Wenn nicht jetzt, dann wahrscheinlich niemals wieder.


----------



## Thomas9904 (19. November 2012)

*AW: Die gescheiterte Fusion und die Gegner der Angler*

Praktisch zeitgleich, wirklich aber nicht abgesprochen:

http://www.anglerboard.de/board/showthread.php?t=253166


----------



## Knispel (19. November 2012)

*AW: Die gescheiterte Fusion und die Gegner der Angler*

Und was macht man, wenn der eine Verband kein Forum hat und der Vorstand aber auch auf gar nichts ( Mail, Schreiben usw. ) reagiert ?
Der andere Verband noch nicht einmal die Fusionsversammlung in Berlin mit einem Wort erwähnt ( der hat auch kein Forum und antwortet auch nicht ).
Über den verein ? Da bekommt man gesagt, wenn es dir nicht passt, kannst du ja austreten und man sogar von einigen Mitgliedern verbal attakiert wird ....


----------



## Sharpo (19. November 2012)

*AW: Die gescheiterte Fusion und die Gegner der Angler*



Knispel schrieb:


> Und was macht man, wenn der eine Verband kein Forum hat und der Vorstand aber auch auf gar nichts ( Mail, Schreiben usw. ) reagiert ?
> Der andere Verband noch nicht einmal die Fusionsversammlung in Berlin mit einem Wort erwähnt ( der hat auch kein Forum und antwortet auch nicht ).
> Über den verein ? Da bekommt man gesagt, wenn es dir nicht passt, kannst du ja austreten und man sogar von einigen Mitgliedern verbal attakiert wird ....



Anschreiben und denen die Meinung kundtun.

Lesen werden se es.  
Kaum einer löscht ungelesen seine Emails, es sei denn diese werden als Spam identifiziert.

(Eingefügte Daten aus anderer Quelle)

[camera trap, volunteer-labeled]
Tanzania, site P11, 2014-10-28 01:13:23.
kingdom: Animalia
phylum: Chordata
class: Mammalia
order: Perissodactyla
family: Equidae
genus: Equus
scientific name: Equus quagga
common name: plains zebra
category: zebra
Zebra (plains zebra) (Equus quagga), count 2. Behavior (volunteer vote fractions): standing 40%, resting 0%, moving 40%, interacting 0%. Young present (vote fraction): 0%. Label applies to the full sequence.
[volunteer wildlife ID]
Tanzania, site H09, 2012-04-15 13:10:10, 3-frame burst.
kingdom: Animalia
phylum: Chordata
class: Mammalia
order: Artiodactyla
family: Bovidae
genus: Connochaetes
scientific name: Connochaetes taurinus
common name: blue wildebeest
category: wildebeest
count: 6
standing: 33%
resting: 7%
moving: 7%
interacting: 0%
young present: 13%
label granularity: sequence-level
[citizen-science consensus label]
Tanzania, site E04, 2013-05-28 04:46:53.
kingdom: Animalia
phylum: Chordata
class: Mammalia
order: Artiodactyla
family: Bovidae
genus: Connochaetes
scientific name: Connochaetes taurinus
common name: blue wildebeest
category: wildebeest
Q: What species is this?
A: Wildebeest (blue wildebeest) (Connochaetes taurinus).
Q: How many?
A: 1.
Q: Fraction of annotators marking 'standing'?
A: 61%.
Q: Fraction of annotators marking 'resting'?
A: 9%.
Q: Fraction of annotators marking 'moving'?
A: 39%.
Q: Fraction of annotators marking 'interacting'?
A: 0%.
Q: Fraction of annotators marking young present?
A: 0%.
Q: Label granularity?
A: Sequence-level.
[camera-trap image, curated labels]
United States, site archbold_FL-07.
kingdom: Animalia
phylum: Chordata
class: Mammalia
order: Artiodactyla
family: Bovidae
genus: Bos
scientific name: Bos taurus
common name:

Je mehr die Verbände anschreiben desto besser.


----------



## Ralle 24 (19. November 2012)

*AW: Die gescheiterte Fusion und die Gegner der Angler*



Knispel schrieb:


> Und was macht man, wenn der eine Verband kein Forum hat und der Vorstand aber auch auf gar nichts ( Mail, Schreiben usw. ) reagiert ?
> Der andere Verband noch nicht einmal die Fusionsversammlung in Berlin mit einem Wort erwähnt ( der hat auch kein Forum und antwortet auch nicht ).
> Über den verein ? Da bekommt man gesagt, wenn es dir nicht passt, kannst du ja austreten und man sogar von einigen Mitgliedern verbal attakiert wird ....



Dann sucht man sich eine andere Internetplattform und nennt dort die Mißstände, sowie Roß und Reiter. Dann sucht man sich innerhalb des Vereins Verbündete und reagiert auf der nächsten Hauptversammlung.

Es wird nicht immer gelingen, aber nur wer es nicht versucht, hat von vornherein verloren.


----------



## Ulli3D (19. November 2012)

*AW: Die gescheiterte Fusion und die Gegner der Angler*

Ich muss mir mal auf die eigene Schulter klopfen. Seit Anfang Oktober bin ich auch in einem Angelverein, der, *ZUM GLÜCK*, nicht in einem Verband organisiert ist. Da geht es nur ums angeln und um die Geselligkeit.


----------



## j.Breithardt (19. November 2012)

*AW: Die gescheiterte Fusion und die Gegner der Angler*

Ulli,#h

auch ich bin in einem Angelverein (ASV Petri Heil Richrath). Der ist jedoch in einem Verband. Aber trotzdem dreht sich bei uns alles ums Angeln und Gemütlichkeit.
Das eine muss das andere nicht ausschließen.:m


----------